For Catherine Hitchings Plating ’10, a desire to help others and to solve problems led her—rather unexpectedly, she admits—to a career as an occupational therapist. After graduating from Covenant College in 2014 with a degree in biology, Plating spent time working with the Early Learning Center at Siskin Children’s Institute, which is known for its unique and inclusive classrooms, designed to engage children with special needs as well as those who are typically developing. It soon became clear—Plating had found her niche. She earned her doctorate degree in occupational therapy from UTC in 2019 and currently works as an occupational therapist at Children’s Hospital at Erlanger, where she helps kids reach functional life goals to improve their quality of life and independence.
Q: How did you get into what you’re doing now? Did you always know you wanted to enter your field?
A: I knew I wanted to help people and that I didn't want to work at a desk all day. I didn't really know what occupational therapy was until the end of college. But after shadowing a few different occupational therapists, it really solidified the fact that it was a profession I wanted to pursue. I enjoy working with other people and solving problems, so occupational therapy ended up being a great fit.
Q: What’s the best piece of advice you got during your time at GPS? Do you remember who it came from?
A: You should always be open to changing your mind and, when you do, you shouldn’t fear taking that step, especially when you learn new information! That type of self-awareness, humility, and flexibility takes courage, but it's vitally important. Several teachers reinforced this advice throughout my GPS experience, but it probably originated in David Cook's American History class when I was in seventh grade.

Exercises:
(a) Quote the occupational therapist profile word for word, starting at "For Catherine Hitchings" and ending at "life and independence.".
(b) Answer these questions from the occupational therapist profile:
(i) In what year did Plating earn her doctorate in occupational therapy?
(ii) Where does she currently work?
(iii) In which class did the advice she recalls from GPS probably originate?
(c) Continue the occupational therapist profile from the point where it stops.
The records come from a separate source and have no connection to the occupational therapist profile.

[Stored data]

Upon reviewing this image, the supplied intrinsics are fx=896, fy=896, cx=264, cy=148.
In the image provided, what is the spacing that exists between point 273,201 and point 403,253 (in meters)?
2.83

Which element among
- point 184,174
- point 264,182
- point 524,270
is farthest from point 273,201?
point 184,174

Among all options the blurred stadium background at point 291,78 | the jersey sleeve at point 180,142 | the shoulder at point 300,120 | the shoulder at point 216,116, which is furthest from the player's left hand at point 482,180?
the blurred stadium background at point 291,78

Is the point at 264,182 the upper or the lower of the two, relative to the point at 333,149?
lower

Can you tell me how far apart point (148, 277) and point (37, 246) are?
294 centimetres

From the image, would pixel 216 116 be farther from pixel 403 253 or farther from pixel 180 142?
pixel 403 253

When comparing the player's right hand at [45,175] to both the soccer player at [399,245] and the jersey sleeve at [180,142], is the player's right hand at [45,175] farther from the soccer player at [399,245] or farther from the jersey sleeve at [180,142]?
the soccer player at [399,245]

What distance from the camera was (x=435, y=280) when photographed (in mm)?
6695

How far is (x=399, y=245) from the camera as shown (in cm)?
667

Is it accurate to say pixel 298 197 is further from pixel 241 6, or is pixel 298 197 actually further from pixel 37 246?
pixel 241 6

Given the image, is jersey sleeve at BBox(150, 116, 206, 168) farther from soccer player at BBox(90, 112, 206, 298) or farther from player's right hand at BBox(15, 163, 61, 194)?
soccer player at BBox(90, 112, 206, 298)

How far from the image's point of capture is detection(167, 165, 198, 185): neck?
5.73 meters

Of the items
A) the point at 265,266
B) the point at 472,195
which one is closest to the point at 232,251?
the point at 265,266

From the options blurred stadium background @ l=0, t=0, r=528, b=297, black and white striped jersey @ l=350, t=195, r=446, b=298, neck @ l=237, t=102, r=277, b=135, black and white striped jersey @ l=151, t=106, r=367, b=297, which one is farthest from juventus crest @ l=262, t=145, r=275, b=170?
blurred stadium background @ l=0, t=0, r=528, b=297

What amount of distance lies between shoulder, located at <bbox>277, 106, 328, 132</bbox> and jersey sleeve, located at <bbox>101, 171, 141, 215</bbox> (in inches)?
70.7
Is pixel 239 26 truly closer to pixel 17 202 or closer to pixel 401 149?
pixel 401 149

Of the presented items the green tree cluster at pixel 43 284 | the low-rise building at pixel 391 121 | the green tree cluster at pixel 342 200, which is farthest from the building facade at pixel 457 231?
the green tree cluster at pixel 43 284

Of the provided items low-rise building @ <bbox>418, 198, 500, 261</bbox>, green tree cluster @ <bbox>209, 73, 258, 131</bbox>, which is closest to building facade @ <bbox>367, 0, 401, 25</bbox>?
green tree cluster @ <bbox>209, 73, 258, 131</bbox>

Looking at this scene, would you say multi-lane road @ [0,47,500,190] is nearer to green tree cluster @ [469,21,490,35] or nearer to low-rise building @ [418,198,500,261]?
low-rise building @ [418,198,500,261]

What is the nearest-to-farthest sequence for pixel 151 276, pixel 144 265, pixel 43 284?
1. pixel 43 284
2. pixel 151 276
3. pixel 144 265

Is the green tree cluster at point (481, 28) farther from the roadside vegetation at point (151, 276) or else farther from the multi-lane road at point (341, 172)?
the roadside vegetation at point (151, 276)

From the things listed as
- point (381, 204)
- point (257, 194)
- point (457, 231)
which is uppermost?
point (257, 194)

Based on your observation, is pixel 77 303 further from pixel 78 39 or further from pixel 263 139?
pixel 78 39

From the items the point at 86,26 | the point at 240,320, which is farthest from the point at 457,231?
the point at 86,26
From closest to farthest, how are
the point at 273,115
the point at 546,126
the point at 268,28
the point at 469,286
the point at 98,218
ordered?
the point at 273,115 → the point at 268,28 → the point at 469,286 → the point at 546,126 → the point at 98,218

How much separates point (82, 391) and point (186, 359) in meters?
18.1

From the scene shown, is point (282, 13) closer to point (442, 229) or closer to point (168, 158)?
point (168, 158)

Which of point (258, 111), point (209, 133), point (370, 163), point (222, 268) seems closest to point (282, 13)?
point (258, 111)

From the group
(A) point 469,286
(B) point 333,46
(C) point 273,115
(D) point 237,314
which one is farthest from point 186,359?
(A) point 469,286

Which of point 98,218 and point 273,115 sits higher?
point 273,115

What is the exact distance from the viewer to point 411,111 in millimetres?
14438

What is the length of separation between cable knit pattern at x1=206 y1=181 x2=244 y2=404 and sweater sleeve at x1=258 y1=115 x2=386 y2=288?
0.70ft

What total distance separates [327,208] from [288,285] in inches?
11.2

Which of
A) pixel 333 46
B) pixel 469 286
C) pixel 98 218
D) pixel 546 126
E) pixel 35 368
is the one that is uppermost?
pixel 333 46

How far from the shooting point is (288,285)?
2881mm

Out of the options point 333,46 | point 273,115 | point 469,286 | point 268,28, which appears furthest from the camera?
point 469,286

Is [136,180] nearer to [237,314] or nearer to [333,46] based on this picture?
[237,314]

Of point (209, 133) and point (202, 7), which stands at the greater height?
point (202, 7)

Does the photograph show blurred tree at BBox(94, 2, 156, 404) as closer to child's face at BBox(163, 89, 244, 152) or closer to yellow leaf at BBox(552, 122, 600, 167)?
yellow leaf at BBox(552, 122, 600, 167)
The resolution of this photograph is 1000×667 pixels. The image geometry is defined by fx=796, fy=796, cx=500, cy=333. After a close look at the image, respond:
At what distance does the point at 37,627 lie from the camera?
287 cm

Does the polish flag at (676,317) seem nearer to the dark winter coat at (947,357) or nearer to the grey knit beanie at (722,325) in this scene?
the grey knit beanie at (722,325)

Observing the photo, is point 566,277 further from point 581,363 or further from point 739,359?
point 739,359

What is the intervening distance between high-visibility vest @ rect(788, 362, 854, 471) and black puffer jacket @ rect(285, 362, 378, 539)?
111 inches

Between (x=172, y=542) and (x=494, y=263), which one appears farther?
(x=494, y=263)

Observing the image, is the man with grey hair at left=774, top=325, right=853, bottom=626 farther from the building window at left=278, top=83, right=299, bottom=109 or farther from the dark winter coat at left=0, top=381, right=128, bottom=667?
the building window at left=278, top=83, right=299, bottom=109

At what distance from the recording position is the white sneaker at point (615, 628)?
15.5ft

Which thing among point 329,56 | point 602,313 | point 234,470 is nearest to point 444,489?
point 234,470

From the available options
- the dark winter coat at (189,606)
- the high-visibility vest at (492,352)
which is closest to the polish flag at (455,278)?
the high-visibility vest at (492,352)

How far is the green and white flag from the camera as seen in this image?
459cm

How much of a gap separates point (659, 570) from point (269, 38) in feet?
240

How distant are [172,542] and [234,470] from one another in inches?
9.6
==
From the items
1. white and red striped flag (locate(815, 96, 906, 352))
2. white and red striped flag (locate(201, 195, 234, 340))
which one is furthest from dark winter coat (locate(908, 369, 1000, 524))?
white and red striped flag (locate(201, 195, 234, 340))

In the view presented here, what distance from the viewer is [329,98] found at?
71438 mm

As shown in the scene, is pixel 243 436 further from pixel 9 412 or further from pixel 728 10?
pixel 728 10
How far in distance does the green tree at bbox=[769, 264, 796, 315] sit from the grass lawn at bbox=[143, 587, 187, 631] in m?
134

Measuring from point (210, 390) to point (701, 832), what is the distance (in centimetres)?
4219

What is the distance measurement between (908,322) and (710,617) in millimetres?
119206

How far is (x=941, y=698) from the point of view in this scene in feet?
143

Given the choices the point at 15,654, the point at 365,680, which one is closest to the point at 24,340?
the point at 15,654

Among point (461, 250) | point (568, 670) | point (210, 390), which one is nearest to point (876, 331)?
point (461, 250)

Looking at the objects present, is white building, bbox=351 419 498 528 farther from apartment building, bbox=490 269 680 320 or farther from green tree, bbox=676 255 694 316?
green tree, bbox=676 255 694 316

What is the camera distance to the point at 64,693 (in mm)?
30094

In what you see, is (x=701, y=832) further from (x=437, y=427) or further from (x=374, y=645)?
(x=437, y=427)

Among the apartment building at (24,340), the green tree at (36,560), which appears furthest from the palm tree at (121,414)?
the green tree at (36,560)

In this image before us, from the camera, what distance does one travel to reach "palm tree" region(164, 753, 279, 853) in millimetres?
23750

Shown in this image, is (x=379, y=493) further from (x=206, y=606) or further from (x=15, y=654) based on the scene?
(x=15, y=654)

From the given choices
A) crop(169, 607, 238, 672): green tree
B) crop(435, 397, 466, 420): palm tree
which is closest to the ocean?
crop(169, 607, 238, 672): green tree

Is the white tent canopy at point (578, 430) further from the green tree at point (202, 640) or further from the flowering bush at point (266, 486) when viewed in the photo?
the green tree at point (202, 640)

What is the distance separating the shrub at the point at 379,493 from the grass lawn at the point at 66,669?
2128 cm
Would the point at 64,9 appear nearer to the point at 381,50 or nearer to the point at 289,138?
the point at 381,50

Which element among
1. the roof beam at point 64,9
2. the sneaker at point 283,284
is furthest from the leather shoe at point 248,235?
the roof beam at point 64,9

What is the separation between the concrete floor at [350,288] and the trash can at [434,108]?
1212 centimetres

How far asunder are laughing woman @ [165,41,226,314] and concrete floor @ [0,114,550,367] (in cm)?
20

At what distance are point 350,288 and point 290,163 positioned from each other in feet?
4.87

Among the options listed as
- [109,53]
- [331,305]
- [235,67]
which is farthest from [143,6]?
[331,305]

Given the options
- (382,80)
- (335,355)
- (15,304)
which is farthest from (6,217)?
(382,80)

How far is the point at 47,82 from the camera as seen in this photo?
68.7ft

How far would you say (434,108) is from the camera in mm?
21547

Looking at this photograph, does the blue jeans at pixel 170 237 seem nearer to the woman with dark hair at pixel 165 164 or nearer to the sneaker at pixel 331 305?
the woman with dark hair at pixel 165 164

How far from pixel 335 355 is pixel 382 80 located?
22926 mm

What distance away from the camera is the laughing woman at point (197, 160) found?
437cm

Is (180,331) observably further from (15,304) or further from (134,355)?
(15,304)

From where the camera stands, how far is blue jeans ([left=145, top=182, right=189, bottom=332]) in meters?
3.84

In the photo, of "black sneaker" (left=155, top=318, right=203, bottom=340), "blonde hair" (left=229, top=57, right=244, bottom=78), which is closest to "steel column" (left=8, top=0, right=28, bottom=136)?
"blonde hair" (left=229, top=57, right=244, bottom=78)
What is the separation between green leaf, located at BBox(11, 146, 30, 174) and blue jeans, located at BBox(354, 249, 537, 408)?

Answers given:
(a)
For Catherine Hitchings Plating ’10, a desire to help others and to solve problems led her—rather unexpectedly, she admits—to a career as an occupational therapist. After graduating from Covenant College in 2014 with a degree in biology, Plating spent time working with the Early Learning Center at Siskin Children’s Institute, which is known for its unique and inclusive classrooms, designed to engage children with special needs as well as those who are typically developing. It soon became clear—Plating had found her niche. She earned her doctorate degree in occupational therapy from UTC in 2019 and currently works as an occupational therapist at Children’s Hospital at Erlanger, where she helps kids reach functional life goals to improve their quality of life and independence.

(b)
(i) 2019
(ii) Children's Hospital at Erlanger
(iii) David Cook's American History class, in seventh grade

(c)
Q: If you could offer one piece of advice to current GPS students, what would it be?
A: Try new things and don't limit yourself! GPS has so much to offer. Don't be afraid to try a club or an after-school activity totally outside your comfort zone. Try a sport for fun, work backstage for a theater production, try an instrument, take a dance class. You don't have to be good at something to have fun and learn from it, and you won't have these opportunities forever. Try things as if no one is watching you. Do not limit yourself by expecting to be perfect at everything you do.
Q: Can you point to anything that GPS did to prepare you for your future?
A: GPS taught me how to think critically. Thinking critically and changing your mind does not mean you aren’t being true to yourself—in fact, it’s quite the opposite! GPS also gave me overall time management skills and taught me how to study.
Q: What is your proudest accomplishment thus far?
A: I’m not typically one who does a very good job of recognizing my own accomplishments, but I would say that I think I had a very clear-cut idea of what my life was going to look like post-GPS, and that is not exactly how things unfolded. My life looks significantly different from what I’d had in mind, and I’m proud of the fact that I didn’t let my own pride or stubbornness prevent me from getting here (and from asking for help when I needed it). I think that GPS prepared me to be a very versatile individual, and I think that’s something to be proud of.
Q: Are there any experiences or memories from your time at GPS that really stick out?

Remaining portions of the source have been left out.